# Appendix F -- Git and GitHub for ML Projects
## *Python for AI/ML: A Complete Learning Journey*

[![Open In Colab](https://colab.research.google.com/assets/colab-badge.svg)](https://colab.research.google.com/github/timothy-watt/python-for-ai-ml/blob/main/APP_F_Git_GitHub_for_ML.ipynb)
&nbsp;&nbsp;[![Back to TOC](https://img.shields.io/badge/Back_to-Table_of_Contents-1B3A5C?style=flat-square)](https://colab.research.google.com/github/timothy-watt/python-for-ai-ml/blob/main/Python_for_AIML_TOC.ipynb)

---

**Prerequisites:** None  

### Learning Objectives

- Understand Git's core model: commits, branches, and the working tree
- Initialise a repo, stage files, commit, and push to GitHub
- Use branches for experiments and merge them back
- Write a `.gitignore` that keeps notebooks clean and repos lean
- Use `nbstripout` to remove cell outputs before committing notebooks
- Version large datasets with DVC (Data Version Control)

▶ Information shown

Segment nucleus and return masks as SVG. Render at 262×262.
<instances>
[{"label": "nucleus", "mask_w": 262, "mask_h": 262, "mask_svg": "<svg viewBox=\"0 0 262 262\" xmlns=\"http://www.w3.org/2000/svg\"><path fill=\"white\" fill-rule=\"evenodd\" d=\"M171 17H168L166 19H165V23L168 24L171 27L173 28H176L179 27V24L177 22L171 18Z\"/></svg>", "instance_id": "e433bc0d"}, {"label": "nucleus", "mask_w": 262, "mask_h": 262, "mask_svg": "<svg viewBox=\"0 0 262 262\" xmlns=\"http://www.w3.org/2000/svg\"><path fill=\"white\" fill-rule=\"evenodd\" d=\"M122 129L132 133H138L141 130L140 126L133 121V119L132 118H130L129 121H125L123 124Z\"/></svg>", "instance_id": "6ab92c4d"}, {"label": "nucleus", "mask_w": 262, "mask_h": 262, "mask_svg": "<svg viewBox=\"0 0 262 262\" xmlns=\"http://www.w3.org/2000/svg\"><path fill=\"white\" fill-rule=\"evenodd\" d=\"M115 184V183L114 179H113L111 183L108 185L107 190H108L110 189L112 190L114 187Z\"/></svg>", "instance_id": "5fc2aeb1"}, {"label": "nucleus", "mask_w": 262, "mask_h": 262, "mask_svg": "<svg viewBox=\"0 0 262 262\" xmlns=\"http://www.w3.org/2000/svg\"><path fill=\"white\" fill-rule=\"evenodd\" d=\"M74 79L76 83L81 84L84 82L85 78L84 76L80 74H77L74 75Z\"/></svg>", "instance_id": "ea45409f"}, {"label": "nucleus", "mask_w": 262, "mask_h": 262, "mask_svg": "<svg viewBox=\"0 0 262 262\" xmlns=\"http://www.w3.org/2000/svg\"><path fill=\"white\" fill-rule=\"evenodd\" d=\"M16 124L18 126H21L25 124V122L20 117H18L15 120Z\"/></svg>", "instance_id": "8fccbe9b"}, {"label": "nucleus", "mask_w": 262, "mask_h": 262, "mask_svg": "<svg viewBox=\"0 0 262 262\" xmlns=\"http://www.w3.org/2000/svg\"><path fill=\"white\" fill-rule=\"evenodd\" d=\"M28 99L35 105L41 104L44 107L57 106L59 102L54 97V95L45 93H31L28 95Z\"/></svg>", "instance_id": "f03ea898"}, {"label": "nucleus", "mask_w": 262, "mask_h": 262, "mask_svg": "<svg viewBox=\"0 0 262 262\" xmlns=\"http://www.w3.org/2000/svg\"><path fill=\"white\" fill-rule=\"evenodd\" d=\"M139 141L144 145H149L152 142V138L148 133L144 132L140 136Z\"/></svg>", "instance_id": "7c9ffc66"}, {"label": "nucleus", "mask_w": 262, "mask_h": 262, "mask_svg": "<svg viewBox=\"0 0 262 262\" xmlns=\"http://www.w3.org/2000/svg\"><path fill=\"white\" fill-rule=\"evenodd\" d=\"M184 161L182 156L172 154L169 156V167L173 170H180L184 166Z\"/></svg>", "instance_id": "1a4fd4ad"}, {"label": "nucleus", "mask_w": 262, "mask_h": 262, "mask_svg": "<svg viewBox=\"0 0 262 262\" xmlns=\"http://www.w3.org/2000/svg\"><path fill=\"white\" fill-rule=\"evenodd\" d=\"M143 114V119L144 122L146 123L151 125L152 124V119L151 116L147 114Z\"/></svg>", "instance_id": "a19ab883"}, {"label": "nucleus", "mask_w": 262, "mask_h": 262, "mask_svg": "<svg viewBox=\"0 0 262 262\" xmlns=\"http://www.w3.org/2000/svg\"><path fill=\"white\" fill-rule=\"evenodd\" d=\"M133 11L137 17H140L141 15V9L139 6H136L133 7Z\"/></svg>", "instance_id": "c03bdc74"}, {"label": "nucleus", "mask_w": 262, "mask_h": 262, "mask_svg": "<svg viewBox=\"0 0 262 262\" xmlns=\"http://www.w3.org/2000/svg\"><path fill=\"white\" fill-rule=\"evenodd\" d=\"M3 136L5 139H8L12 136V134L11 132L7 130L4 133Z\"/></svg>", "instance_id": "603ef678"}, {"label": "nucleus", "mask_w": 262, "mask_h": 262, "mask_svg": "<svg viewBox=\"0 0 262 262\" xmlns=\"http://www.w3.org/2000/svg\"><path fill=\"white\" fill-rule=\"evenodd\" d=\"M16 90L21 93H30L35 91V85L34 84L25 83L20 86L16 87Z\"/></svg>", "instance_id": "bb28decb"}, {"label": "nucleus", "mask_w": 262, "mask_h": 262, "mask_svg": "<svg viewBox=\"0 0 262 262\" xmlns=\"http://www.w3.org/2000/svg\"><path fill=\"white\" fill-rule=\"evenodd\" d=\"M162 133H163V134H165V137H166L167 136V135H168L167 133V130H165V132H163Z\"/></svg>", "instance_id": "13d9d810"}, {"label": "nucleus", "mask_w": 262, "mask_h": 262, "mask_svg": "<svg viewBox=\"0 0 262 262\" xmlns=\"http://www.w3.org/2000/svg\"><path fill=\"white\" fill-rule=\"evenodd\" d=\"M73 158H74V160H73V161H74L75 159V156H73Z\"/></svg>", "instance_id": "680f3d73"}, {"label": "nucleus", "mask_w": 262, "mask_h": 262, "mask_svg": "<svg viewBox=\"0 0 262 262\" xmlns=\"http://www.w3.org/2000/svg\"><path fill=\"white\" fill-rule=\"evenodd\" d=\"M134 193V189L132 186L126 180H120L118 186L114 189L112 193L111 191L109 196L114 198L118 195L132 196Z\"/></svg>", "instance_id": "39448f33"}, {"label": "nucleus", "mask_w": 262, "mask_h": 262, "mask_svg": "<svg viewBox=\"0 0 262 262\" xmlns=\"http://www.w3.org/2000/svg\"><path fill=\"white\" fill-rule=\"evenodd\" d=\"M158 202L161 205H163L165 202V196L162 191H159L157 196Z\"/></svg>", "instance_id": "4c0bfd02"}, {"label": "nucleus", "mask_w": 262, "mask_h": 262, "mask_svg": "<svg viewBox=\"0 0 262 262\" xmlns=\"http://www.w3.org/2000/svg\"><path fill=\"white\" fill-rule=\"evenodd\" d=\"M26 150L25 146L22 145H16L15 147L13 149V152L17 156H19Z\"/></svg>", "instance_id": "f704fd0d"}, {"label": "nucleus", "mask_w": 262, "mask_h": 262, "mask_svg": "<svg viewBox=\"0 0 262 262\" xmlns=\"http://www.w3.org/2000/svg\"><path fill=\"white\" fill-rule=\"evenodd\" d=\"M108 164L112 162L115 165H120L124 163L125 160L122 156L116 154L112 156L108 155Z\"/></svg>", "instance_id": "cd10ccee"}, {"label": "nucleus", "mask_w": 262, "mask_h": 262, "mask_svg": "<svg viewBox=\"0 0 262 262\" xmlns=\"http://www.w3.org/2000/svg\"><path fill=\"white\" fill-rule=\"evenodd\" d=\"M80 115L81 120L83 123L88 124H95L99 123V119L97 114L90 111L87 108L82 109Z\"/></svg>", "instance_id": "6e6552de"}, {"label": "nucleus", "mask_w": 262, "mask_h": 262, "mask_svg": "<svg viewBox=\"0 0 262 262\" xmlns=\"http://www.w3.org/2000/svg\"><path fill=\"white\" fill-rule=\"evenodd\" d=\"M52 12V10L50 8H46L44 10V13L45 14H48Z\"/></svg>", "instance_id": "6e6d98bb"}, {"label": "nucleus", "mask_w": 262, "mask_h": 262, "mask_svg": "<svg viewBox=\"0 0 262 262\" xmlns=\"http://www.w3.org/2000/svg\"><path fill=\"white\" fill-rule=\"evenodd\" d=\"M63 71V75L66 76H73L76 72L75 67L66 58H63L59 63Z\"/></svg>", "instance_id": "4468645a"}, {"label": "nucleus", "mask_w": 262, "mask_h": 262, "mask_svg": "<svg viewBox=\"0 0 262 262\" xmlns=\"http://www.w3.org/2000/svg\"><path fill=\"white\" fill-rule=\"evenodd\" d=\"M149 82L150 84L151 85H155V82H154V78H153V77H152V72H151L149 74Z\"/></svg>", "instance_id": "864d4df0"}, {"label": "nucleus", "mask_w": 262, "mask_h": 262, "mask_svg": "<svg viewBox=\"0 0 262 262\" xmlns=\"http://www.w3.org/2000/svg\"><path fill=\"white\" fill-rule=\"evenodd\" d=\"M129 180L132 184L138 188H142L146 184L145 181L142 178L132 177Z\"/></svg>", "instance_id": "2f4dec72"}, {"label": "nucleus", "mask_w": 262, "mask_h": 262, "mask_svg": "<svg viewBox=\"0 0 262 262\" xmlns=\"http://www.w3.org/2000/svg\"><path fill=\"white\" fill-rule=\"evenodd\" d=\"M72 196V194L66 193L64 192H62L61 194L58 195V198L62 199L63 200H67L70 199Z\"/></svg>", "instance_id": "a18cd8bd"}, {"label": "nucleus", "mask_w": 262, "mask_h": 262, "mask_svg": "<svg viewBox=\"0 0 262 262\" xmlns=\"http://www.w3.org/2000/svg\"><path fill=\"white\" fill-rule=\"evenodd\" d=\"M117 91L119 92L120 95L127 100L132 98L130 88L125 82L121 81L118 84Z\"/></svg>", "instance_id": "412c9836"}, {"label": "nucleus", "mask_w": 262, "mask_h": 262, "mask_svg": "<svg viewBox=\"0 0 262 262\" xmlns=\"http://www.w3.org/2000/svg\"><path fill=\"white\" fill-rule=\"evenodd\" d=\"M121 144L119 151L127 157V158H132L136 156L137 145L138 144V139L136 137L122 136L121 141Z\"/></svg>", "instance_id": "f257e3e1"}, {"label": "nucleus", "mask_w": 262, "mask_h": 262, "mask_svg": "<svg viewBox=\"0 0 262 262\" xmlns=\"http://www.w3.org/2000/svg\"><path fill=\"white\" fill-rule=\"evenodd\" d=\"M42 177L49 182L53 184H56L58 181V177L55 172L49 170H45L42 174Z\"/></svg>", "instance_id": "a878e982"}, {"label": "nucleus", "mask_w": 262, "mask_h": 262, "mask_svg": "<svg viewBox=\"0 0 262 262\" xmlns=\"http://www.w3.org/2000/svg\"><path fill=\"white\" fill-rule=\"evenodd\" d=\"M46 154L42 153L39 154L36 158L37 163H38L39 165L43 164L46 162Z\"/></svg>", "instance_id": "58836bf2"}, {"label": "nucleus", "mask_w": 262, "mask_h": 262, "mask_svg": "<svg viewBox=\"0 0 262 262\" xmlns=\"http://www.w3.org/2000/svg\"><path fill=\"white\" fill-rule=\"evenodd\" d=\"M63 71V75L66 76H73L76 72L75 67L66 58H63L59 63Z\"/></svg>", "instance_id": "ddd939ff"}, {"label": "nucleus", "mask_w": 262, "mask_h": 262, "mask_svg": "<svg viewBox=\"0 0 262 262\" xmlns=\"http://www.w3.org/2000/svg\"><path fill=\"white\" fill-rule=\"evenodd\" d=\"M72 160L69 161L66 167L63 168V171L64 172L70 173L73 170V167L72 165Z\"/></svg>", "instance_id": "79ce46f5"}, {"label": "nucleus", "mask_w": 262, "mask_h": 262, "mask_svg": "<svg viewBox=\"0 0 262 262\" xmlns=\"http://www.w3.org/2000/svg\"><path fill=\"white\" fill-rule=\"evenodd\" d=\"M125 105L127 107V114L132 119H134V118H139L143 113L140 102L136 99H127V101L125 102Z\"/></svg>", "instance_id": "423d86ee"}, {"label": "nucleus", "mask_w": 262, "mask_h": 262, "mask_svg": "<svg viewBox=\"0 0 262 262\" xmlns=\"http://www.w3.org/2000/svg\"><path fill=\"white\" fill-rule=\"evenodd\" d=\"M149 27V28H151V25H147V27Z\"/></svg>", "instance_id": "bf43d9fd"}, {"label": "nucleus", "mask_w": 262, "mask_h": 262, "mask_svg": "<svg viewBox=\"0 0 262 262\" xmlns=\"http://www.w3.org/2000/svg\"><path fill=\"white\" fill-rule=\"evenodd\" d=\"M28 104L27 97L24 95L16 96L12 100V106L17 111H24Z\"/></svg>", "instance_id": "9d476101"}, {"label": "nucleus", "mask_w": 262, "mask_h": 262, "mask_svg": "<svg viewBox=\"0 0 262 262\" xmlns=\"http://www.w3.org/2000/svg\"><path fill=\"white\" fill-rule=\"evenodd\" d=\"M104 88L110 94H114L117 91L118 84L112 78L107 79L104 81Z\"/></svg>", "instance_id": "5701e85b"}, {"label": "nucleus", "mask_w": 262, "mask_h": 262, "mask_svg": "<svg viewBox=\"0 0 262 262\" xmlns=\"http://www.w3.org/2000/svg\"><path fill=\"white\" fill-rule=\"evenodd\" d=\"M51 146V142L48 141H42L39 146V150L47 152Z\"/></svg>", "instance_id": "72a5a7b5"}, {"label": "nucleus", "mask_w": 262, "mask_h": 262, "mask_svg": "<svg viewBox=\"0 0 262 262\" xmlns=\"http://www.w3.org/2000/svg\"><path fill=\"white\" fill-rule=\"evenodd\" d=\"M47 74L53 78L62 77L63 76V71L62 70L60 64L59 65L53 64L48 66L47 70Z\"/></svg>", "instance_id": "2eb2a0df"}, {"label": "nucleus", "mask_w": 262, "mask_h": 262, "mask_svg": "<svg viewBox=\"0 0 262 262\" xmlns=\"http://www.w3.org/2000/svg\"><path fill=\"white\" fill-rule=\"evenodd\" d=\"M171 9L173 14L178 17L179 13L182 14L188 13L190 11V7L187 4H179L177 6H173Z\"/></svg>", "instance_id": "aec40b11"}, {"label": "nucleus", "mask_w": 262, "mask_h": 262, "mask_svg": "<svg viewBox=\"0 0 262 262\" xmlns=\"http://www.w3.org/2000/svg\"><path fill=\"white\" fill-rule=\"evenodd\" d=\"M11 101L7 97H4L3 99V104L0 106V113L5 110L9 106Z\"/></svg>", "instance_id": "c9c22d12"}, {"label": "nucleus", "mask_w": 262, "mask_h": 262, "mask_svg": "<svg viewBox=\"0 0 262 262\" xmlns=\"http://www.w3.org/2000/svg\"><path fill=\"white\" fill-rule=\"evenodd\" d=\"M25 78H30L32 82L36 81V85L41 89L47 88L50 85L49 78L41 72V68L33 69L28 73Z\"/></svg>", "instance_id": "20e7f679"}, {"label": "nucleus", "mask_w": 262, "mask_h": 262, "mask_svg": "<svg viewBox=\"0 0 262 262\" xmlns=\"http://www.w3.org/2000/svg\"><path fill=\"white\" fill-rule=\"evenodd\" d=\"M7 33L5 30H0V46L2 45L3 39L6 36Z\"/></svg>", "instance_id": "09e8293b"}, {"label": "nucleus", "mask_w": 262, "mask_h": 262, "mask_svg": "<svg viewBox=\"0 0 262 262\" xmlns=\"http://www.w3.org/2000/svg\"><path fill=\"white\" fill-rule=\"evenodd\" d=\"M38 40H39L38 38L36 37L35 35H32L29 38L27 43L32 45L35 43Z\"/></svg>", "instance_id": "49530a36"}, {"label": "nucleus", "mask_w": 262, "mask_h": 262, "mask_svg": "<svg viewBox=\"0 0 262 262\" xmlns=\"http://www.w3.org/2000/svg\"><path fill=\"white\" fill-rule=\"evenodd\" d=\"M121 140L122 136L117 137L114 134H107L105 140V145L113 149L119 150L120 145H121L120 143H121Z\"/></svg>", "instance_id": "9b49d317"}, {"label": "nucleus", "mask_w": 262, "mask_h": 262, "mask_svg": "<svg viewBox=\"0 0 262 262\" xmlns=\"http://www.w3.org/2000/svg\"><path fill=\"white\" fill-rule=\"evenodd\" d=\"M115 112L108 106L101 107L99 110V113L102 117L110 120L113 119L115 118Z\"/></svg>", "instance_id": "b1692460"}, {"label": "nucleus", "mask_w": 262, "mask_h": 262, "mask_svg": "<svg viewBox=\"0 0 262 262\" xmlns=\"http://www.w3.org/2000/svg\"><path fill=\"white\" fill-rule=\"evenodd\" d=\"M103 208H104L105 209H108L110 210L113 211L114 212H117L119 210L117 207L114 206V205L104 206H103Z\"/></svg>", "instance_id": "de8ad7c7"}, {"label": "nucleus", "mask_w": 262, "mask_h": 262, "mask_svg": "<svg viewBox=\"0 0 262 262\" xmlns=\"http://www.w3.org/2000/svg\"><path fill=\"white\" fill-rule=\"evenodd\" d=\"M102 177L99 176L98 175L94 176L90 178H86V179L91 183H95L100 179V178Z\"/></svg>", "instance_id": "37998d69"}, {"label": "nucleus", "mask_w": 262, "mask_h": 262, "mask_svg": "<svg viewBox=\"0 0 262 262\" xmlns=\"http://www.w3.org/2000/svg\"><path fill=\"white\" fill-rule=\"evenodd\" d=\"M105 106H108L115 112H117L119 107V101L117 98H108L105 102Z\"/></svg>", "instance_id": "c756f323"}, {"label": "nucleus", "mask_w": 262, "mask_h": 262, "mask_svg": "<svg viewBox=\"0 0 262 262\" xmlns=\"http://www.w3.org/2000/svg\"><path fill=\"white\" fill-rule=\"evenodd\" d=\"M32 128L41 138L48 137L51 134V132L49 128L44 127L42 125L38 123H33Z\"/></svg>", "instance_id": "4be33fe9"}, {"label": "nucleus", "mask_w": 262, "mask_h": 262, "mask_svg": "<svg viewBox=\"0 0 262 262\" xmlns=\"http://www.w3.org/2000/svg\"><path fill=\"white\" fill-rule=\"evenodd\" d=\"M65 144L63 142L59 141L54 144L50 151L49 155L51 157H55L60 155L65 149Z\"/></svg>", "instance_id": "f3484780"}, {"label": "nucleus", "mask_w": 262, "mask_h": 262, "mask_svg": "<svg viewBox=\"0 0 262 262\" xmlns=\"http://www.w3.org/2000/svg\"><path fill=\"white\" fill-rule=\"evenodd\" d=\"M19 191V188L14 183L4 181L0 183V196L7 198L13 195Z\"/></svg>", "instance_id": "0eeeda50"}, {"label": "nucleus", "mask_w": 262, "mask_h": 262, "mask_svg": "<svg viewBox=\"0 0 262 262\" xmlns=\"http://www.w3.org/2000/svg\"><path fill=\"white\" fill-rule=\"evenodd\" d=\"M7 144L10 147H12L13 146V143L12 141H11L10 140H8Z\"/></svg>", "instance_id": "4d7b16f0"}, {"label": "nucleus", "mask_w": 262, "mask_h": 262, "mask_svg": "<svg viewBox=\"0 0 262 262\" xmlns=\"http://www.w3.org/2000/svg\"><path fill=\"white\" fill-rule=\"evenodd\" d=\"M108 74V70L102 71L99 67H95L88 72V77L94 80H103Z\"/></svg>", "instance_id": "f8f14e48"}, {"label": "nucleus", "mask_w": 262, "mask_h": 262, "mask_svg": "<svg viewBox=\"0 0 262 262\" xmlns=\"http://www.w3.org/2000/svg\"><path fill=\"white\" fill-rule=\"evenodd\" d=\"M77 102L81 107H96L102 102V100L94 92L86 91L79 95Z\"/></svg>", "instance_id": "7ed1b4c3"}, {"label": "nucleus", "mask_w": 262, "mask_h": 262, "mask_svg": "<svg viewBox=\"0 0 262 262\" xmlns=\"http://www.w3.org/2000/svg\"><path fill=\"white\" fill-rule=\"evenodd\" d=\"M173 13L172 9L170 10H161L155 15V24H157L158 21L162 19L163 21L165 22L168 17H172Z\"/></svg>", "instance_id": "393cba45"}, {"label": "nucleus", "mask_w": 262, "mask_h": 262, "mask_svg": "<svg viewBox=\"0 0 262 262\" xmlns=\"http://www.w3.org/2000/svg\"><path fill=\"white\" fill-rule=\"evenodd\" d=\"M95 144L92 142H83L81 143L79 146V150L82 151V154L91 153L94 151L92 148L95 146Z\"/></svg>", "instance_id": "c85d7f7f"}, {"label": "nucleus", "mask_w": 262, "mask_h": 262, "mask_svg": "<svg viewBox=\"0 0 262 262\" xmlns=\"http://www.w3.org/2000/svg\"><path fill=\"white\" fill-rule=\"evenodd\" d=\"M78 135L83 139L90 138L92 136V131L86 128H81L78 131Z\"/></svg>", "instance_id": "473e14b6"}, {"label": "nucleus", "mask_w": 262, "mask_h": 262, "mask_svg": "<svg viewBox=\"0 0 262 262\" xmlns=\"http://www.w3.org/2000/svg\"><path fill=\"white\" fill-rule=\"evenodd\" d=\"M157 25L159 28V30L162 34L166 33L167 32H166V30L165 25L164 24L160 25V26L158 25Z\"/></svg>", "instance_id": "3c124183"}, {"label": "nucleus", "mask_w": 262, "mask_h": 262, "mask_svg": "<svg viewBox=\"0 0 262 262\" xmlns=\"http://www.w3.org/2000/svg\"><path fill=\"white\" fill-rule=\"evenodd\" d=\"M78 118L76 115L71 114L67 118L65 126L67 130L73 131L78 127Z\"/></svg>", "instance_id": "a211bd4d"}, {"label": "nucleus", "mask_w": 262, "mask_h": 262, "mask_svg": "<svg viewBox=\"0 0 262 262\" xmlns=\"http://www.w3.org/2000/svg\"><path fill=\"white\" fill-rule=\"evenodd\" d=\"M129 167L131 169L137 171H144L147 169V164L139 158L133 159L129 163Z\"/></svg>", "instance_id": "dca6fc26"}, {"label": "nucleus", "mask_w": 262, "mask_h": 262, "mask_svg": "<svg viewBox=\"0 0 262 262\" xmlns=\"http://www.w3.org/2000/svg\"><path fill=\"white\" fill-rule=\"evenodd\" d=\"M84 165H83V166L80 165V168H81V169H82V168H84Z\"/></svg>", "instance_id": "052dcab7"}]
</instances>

▶ Work to be completed
Extract the passage of the Git and GitHub appendix from "- Understand Git's" to "(Data Version Control)", copying it word for word.

▶ Task response
- Understand Git's core model: commits, branches, and the working tree
- Initialise a repo, stage files, commit, and push to GitHub
- Use branches for experiments and merge them back
- Write a `.gitignore` that keeps notebooks clean and repos lean
- Use `nbstripout` to remove cell outputs before committing notebooks
- Version large datasets with DVC (Data Version Control)